Known as NOVs, the notices can outline anything from technical record-keeping violations, which generally carry no monetary penalties, to discrimination allegations that can lead to hefty settlements or costly litigation. From January 2016 to September 2018, the DOL’s Office of Federal Contract Compliance Programs sent NOVs to more than 244 federal contractor locations after agency audits, according to documents obtained by Bloomberg Law through a Freedom of Information Act request.
At least 64 of the notices, or more than a quarter, included hiring or pay discrimination claims. The NOVs can be crystal balls of sorts into violations that could translate into grounds for future settlements, the Institute for Workplace Equality’s David Cohen told Bloomberg Law.
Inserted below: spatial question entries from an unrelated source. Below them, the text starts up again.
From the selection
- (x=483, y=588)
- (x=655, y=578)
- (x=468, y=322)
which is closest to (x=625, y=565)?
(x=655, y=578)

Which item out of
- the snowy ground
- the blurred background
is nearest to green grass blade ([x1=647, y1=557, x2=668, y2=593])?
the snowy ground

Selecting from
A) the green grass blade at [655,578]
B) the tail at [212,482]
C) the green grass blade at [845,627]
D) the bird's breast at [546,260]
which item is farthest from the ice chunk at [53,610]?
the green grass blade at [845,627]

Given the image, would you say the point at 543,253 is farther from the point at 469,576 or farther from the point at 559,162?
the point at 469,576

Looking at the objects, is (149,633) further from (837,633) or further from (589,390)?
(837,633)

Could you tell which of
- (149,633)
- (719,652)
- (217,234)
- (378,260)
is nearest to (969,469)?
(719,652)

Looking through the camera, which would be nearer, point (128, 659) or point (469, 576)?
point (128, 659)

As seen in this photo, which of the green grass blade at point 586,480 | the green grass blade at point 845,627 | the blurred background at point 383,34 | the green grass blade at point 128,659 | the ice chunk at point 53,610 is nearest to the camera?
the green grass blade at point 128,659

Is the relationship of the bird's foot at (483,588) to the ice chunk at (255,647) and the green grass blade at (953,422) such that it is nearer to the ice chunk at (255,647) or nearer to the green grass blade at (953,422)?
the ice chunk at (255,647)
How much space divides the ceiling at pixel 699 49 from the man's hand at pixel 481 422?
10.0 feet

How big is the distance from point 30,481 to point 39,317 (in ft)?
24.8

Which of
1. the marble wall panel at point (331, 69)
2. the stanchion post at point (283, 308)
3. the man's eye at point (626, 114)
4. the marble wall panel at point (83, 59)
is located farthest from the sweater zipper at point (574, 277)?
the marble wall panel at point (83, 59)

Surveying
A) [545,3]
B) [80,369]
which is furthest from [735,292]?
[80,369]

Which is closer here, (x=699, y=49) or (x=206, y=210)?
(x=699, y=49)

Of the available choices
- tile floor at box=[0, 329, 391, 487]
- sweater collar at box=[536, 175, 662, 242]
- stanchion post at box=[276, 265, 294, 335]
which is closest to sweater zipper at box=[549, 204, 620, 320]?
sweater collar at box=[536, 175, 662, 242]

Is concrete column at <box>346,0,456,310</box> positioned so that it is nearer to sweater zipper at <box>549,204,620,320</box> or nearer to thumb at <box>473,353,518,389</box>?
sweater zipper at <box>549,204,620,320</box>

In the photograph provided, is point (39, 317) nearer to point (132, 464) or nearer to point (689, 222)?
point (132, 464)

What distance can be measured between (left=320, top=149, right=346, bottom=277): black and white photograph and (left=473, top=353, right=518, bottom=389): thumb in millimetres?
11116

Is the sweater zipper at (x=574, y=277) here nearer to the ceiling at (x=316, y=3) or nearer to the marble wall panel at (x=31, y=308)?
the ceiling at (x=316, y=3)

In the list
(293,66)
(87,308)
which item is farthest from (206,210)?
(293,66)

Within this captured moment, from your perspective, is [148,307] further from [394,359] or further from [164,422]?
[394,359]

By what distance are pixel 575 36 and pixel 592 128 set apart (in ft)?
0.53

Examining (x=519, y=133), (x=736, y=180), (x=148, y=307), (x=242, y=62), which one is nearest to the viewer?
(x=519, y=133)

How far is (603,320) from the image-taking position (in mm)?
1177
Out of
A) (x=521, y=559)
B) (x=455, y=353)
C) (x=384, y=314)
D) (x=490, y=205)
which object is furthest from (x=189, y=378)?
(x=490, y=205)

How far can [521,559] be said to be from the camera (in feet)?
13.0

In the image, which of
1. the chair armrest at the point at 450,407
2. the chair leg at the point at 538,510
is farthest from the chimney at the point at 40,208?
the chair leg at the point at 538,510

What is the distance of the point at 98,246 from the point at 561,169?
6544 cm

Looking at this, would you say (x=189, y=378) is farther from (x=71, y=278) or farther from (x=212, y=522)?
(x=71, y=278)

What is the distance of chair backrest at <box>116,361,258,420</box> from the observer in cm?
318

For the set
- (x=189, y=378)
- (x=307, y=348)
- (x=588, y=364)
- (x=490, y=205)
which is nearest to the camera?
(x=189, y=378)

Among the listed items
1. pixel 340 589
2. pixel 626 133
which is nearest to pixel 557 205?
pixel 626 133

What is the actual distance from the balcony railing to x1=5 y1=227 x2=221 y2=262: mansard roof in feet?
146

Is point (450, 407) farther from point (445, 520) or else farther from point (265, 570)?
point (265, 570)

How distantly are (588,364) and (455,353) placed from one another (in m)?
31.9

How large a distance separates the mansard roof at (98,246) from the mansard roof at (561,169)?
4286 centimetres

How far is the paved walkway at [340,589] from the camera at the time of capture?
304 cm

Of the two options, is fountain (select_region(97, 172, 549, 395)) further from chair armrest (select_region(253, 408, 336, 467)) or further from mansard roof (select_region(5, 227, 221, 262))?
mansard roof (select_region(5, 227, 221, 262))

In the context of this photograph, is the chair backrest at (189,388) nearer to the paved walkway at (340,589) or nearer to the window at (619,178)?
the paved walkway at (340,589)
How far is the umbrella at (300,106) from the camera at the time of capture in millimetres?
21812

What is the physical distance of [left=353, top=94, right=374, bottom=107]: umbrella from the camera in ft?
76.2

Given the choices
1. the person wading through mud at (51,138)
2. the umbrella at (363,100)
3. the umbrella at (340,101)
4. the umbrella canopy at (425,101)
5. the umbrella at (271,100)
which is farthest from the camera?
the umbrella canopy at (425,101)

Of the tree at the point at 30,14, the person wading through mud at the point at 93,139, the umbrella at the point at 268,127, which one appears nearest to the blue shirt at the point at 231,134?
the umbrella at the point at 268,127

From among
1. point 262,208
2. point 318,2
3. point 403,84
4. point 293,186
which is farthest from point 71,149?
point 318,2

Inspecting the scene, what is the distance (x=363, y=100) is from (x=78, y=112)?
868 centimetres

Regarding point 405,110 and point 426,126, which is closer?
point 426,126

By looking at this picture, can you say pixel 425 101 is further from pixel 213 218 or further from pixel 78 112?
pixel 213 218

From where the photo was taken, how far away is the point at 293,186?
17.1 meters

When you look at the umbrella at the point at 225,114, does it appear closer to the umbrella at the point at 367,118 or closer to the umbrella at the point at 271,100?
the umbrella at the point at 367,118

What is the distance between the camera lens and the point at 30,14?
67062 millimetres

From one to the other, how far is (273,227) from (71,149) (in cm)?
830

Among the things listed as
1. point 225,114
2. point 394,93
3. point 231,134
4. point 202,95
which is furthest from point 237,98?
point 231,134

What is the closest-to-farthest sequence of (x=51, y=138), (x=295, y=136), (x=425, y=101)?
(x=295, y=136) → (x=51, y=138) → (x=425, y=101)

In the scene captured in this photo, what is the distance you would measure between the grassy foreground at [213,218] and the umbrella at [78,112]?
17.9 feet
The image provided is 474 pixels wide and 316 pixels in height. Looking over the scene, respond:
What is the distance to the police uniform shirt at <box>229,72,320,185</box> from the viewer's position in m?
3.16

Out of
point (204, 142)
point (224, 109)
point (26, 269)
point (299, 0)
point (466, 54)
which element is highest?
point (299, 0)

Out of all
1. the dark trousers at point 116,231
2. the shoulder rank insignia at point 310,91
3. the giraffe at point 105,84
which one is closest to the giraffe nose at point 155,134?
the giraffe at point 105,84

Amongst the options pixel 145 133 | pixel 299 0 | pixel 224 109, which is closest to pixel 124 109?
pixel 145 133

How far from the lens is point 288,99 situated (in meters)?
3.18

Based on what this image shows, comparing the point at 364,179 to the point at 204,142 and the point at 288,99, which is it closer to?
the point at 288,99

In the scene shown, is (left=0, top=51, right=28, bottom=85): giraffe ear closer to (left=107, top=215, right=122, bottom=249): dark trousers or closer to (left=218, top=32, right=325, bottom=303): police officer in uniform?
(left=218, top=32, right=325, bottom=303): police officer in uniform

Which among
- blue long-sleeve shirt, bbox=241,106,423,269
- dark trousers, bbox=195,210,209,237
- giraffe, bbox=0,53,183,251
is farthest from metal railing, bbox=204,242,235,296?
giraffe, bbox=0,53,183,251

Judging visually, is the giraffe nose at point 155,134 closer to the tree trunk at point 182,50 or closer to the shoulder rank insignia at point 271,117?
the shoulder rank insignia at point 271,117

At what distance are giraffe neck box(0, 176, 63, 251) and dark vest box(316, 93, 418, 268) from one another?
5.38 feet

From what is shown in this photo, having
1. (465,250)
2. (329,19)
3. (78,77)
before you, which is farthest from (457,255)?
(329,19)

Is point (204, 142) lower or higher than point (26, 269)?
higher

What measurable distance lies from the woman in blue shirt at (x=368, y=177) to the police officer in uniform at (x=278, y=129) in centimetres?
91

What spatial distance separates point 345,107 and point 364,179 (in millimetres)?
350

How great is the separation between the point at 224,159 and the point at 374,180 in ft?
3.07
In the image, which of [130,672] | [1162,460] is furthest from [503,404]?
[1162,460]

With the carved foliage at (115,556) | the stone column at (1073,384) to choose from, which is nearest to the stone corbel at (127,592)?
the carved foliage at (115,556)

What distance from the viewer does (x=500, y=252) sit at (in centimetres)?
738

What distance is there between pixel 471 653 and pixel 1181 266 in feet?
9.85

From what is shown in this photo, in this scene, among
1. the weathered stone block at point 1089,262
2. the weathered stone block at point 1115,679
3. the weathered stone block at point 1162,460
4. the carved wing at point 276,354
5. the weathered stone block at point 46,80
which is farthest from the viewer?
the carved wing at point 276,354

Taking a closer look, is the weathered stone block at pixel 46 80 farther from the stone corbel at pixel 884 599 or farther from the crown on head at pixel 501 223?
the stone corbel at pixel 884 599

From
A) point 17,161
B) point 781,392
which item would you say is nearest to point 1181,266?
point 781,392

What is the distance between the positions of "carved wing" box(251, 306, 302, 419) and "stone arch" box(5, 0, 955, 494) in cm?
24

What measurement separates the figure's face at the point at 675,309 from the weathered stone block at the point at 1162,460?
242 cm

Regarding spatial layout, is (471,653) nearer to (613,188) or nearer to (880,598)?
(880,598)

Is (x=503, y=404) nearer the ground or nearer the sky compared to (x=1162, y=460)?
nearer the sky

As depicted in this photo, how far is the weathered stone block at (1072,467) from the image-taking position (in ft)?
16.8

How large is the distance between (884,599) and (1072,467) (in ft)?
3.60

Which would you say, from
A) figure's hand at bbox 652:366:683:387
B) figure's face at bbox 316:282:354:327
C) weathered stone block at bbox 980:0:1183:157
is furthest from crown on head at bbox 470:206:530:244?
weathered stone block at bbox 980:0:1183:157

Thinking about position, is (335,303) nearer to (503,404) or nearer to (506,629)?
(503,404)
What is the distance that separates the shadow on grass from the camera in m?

The institute advises contractors on compliance with federal affirmative action and nondiscrimination obligations.
“I think that’s a good proxy for what OFCCP has in its pipeline for cases and settlements,” he said.
Some Audits Still Open
Many of the audits that triggered the 244 notices have been closed, either through conciliation agreements or another form of resolution.
For those that remain open, the agency withheld from Bloomberg Law copies of the NOVs, such as the ones issued to Huntington Ingalls, Wells Fargo, and
Huntington Ingalls and Wells Fargo representatives said the companies haven’t resolved their notices of violation and declined to comment further on the audits or any potential enforcement action against them. CBRE declined to comment, but a Labor Department enforcement database doesn’t indicate a resolved audit.
“As a government contractor, HII and its divisions are routinely audited by OFCCP,” a Huntington Ingalls spokesperson told Bloomberg Law. “It would be inappropriate to comment on any open audits.”
Notices of violation are the result of a random and regular auditing process the DOL undertakes to ensure that companies that do business with the federal government are in compliance with federal affirmative action and nondiscrimination laws.
An agency spokesman declined to comment on ongoing matters.
The notices don’t always translate into enforcement action, but OFCCP director Craig Leen said in November 2018 that fiscal year 2019 could be “the largest year on record” for financial collections from discrimination settlements. Every company that settles with the Labor Department, or defends litigation, must first receive an NOV.
Fiscal 2018 was the agency’s third highest year on record for monetary collections from discrimination settlements, but the agency is also upping the number of contractor locations to be audited in 2019. That means more NOVs could be on the way.
The agency plans to conduct 3,500 audits in fiscal 2019, up from 1,750 scheduled audits in fiscal 2018.
The most common offense called out in the NOVs was a violation of record-keeping obligations. Companies are required to maintain records of their hiring, pay, and other employment practices while doing business with the government.
There were at least 44 allegations of hiring discrimination and at least 20 allegations of pay discrimination in the NOVs, with at least two companies accused of both.
Bank of America received at least three NOVs from January 2016 to September 2018, but the Labor Department declined to specify the allegations against the financial institution. This isn’t Bank of America’s first rodeo with the OFCCP—it settled allegations of hiring bias against black employees in 2017, the conclusion of a long-running legal dispute with the agency that spanned more than two decades.
Wells Fargo, which received at least one NOV during the period analyzed, also has a past conciliation agreement with the OFCCP, settling allegations that it failed to provide a disability accommodation to a job candidate.